Nicholas Johnson, NASA chief scientist for orbital debris, has received the Department of Defense Joint Meritorious Civilian Service Award for his critical contributions to the successful interception of a non-functional DoD satellite.
The award was presented July 30 at NASA's Johnson Space Center in Houston by Gen. Kevin Chilton, commander of the U.S. Strategic Command and former NASA astronaut.
"It took a lot of people to make it happen," said Chilton. "The guy who helped facilitate coming to a decision was Nick Johnson, a true unsung hero."
Johnson's analysis was critical in identifying the risks associated with the uncontrollable re-entry of the National Reconnaissance Office satellite, known as USA-193, that was predicted to enter Earth's atmosphere late February to early March 2008. His expertise proved vital to U.S. Strategic Command's success in planning Operation BURNT FROST, a plan to mitigate possible dangers posed by the satellite's re-entry.
"All of us in our NASA family are proud of Nick Johnson and the contributions he made to the successful satellite interception," said JSC Director Mike Coats. "Nick is considered our foremost orbital debris expert, and his expertise was instrumental in the decision and successful execution of this difficult mission."
USA-193 was launched in December 2006 into a low Earth orbit. The spacecraft soon suffered a catastrophic failure and could not respond to ground commands. The spacecraft contained a titanium tank with about 1,000 pounds (450 kg) of hydrazine for planned orbital maneuvers. The orbit of the spacecraft gradually decayed throughout 2007.
A U.S. government interagency effort began in January 2008 to address issues associated with the situation. Issues included evaluating the risk the spacecraft would pose to a populated area if it re-entered in an uncontrolled manner, determining the ability of the United States to mitigate any potential re-entry risk, and assessing the potential risk to in-orbit spacecraft including the International Space Station and the space shuttle. The NASA administrator designated Johnson as NASA's technical liaison to the interagency working group.
NASA provided technical analyses of the situation including an assessment of the survivability of the hydrazine tank and its contents during a natural re-entry, calculation of the statistical risk posed to people from hydrazine released after tank impact, characterization of the amount of debris following a successful elimination of USA-193 and how long that debris would remain in orbit, and an assessment of collision risks between the generated debris and the space station or space shuttle. Johnson's contributions to a U.S. Strategic Command decision brief led to presidential authorization to conduct an intercept of USA-193.

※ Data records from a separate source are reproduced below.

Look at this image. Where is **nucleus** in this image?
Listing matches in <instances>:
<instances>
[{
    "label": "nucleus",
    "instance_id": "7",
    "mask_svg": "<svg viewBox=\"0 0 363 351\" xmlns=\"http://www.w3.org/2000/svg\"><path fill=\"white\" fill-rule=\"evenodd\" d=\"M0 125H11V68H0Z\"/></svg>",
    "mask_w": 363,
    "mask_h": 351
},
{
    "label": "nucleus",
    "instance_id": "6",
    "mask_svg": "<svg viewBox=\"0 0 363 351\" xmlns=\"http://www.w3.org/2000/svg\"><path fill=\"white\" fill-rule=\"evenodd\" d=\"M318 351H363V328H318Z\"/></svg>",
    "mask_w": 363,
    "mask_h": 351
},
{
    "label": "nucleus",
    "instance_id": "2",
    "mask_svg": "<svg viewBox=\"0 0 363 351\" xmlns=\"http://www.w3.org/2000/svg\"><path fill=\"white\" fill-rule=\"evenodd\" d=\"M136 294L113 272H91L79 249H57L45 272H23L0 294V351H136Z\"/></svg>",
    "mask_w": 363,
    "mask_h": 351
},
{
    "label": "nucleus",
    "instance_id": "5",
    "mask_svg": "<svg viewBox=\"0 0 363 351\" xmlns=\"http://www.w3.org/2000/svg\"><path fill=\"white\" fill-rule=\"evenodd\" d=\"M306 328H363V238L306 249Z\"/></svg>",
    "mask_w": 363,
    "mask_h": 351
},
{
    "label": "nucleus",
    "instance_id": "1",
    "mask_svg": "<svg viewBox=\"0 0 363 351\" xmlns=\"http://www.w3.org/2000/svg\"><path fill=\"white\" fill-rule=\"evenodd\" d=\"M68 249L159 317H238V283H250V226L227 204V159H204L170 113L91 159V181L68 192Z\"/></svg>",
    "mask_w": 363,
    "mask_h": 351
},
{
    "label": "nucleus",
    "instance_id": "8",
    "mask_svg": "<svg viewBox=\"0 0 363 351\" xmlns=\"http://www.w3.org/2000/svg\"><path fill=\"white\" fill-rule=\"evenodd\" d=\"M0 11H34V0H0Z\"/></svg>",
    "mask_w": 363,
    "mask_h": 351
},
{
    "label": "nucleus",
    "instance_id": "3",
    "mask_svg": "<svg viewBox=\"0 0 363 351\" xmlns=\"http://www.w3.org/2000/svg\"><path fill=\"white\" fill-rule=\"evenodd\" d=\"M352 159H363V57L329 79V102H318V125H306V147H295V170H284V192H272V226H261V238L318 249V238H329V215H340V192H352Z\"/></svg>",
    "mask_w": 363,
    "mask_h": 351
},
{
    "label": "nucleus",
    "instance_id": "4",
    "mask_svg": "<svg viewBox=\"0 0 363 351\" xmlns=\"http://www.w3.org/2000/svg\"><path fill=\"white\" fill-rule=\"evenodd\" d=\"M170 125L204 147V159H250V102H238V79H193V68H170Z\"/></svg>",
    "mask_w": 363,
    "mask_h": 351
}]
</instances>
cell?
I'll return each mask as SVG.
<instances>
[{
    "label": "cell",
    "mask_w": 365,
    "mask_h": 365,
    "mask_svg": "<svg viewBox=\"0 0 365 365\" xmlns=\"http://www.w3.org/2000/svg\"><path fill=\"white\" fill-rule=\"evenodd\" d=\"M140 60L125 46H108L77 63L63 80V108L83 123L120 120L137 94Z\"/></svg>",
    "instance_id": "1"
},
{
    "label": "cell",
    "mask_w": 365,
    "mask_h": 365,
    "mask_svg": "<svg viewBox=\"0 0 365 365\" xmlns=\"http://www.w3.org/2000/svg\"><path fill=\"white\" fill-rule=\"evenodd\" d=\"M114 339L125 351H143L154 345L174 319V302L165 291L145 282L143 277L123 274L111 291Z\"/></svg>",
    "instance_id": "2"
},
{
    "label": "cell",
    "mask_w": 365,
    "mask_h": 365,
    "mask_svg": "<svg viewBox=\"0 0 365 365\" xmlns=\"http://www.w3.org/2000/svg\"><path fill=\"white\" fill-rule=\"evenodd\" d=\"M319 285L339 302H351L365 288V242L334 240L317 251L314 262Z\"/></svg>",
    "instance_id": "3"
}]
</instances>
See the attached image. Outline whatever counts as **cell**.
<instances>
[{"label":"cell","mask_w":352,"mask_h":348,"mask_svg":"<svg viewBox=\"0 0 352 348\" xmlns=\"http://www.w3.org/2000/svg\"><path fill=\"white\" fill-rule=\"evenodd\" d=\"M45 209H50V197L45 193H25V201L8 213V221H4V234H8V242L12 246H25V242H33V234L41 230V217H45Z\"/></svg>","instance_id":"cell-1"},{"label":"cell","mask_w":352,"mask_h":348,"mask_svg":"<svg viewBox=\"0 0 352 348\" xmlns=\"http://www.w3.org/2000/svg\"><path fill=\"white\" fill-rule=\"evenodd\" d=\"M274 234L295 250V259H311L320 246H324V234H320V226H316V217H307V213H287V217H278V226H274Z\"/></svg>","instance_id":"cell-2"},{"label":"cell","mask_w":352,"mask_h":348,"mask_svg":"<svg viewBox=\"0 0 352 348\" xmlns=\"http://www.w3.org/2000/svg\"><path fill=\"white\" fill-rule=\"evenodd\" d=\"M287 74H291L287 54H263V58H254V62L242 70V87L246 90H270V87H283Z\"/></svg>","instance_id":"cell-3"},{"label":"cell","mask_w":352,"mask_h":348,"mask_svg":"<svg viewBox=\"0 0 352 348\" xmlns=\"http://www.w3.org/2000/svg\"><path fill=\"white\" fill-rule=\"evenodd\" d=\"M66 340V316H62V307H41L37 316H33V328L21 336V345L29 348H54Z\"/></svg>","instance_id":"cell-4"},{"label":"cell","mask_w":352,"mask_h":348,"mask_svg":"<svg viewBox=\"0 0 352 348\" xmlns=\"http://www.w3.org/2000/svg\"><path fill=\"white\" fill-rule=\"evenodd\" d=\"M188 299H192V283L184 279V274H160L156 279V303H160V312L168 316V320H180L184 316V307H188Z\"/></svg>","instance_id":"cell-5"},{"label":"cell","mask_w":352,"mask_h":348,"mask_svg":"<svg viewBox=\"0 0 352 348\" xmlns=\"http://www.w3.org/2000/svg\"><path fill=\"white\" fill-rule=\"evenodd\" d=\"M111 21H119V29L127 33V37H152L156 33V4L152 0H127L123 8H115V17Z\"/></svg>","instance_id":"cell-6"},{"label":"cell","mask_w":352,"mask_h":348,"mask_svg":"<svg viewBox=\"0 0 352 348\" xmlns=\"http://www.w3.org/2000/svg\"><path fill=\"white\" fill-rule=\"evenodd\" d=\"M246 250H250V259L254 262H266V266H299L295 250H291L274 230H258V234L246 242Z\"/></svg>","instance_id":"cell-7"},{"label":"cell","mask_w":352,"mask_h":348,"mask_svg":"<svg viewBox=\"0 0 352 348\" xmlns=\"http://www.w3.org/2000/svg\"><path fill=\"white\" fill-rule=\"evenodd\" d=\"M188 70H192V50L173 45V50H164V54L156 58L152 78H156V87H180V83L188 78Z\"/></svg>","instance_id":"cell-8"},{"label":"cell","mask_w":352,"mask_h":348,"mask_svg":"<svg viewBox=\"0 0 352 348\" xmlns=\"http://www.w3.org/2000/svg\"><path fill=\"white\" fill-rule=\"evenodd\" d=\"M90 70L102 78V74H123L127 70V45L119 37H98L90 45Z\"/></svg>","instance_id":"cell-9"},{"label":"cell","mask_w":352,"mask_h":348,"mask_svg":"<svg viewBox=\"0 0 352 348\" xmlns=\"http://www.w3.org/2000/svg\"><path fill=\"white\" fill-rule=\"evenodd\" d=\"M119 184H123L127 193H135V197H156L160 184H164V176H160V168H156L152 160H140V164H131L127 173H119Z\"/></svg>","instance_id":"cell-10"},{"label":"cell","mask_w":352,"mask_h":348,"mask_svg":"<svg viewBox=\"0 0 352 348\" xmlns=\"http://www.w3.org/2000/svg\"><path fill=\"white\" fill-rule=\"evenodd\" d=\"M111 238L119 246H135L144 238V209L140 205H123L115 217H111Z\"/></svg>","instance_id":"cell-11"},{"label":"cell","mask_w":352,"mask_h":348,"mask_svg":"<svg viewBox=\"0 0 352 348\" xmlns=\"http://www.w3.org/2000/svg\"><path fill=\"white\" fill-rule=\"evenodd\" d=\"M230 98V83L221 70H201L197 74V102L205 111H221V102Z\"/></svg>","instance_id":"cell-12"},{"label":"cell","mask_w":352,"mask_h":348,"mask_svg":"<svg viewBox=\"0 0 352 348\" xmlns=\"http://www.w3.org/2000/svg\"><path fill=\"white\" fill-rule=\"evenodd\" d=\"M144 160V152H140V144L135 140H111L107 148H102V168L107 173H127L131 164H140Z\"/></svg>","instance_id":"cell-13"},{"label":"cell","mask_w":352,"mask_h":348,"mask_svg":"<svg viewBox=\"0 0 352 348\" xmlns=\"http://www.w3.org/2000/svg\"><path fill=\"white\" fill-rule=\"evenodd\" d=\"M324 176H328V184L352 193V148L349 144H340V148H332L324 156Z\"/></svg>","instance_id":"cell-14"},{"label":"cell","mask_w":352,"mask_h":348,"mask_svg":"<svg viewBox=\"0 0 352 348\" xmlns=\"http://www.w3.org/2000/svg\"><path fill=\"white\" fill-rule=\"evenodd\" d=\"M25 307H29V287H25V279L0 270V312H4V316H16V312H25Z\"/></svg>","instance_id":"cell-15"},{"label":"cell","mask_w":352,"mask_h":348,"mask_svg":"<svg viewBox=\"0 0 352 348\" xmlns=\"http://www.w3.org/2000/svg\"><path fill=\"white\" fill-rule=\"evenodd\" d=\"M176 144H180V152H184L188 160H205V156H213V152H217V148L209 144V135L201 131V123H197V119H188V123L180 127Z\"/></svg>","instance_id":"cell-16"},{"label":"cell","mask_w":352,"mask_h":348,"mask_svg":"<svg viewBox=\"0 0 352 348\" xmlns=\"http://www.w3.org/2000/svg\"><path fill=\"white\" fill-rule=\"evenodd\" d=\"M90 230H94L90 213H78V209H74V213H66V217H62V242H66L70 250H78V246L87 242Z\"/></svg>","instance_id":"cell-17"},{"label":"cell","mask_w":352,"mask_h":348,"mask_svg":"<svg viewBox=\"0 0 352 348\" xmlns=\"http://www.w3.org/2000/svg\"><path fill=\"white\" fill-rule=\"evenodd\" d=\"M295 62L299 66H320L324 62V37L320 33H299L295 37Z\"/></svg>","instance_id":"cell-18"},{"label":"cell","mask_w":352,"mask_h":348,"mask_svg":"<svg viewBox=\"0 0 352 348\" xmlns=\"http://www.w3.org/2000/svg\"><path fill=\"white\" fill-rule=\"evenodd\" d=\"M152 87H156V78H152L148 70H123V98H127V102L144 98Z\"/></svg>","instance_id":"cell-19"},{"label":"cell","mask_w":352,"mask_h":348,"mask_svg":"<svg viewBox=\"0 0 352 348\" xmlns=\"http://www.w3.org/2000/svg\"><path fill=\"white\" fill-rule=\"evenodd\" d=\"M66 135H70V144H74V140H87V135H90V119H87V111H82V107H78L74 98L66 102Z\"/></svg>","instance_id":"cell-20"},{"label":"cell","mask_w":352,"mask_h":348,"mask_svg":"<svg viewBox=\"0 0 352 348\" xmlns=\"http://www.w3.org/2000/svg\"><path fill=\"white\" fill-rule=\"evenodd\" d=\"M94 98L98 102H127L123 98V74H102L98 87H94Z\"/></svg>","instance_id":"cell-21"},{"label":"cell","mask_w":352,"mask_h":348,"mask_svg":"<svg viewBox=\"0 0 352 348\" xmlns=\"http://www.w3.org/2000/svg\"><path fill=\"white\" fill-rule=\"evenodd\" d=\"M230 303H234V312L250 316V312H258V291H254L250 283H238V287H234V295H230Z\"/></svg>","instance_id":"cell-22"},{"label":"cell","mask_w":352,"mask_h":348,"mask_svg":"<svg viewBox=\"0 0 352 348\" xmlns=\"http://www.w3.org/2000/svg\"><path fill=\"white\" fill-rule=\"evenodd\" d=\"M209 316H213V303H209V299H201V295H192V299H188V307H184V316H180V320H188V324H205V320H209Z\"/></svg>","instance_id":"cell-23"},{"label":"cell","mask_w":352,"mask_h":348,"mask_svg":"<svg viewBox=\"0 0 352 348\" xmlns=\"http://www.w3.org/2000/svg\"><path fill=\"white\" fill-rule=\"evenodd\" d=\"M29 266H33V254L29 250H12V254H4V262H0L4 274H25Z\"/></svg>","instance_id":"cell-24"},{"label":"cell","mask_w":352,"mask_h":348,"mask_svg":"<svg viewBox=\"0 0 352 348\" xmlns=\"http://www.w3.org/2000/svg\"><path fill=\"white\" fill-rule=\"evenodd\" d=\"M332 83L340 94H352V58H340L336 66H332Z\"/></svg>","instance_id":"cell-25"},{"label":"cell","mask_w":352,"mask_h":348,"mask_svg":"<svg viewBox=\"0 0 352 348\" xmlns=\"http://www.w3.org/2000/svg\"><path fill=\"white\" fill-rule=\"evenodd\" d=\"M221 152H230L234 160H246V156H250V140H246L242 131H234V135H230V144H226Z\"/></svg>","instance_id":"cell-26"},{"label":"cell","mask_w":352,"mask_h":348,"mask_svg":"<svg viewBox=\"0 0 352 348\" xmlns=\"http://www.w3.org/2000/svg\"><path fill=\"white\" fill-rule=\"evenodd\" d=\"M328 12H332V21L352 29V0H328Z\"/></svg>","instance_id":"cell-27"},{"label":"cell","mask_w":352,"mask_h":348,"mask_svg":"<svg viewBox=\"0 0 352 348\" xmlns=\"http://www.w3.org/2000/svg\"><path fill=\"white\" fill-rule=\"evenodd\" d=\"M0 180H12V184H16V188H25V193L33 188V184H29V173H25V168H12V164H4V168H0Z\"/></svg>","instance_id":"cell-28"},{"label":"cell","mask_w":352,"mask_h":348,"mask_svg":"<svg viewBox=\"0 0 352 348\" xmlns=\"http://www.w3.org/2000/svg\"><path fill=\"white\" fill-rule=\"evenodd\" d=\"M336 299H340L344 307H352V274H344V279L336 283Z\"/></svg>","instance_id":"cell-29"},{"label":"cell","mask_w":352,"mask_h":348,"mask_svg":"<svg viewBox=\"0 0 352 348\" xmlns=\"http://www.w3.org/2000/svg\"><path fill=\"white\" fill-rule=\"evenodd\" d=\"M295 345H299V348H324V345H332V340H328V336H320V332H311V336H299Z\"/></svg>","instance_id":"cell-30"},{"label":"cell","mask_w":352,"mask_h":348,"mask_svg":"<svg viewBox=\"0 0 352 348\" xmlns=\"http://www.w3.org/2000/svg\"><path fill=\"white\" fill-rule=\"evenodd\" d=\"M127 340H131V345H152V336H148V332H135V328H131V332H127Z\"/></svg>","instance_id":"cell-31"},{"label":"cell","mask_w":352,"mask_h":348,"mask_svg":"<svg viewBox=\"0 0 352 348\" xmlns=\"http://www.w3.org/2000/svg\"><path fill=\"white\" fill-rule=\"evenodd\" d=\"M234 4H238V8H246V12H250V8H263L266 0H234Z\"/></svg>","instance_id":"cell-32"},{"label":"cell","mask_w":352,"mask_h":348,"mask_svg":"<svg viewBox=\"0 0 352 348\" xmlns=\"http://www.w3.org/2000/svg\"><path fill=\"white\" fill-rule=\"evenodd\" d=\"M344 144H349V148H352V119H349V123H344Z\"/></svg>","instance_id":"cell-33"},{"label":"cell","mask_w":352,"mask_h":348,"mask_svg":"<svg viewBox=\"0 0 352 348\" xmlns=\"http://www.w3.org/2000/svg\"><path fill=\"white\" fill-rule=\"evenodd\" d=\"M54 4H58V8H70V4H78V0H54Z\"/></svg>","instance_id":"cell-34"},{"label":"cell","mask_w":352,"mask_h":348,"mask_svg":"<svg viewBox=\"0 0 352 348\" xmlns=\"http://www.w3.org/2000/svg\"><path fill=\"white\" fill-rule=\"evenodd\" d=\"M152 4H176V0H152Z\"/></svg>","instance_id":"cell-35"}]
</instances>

On Feb. 14, 2008, the U.S. government announced its intention to attempt to mitigate the threat posed by USA-193 and its hazardous hydrazine by destroying the spacecraft with a missile launched from a U.S. naval vessel. On Feb. 19, Johnson made a presentation on behalf of the United States at the United Nations in Vienna, Austria, to describe the anticipated results of the engagement and to confirm that such action was consistent with all U.S. national and international orbital debris mitigation guidelines.
Space shuttle Atlantis landed the morning of Feb. 20. That evening the threat from USA-193 was eliminated by a missile fired from the USS Lake Erie from a position north of Hawaii. As designed, the engagement ensured that the vast majority of the debris which remained in orbit would be short-lived. As of June only two small pieces were known to be in orbit and they will re-enter within the next few months.
Johnson previously received the NASA Distinguished Service Medal for his efforts in this national undertaking. He is a scientist in the Astromaterials Research and Exploration Science Directorate at JSC.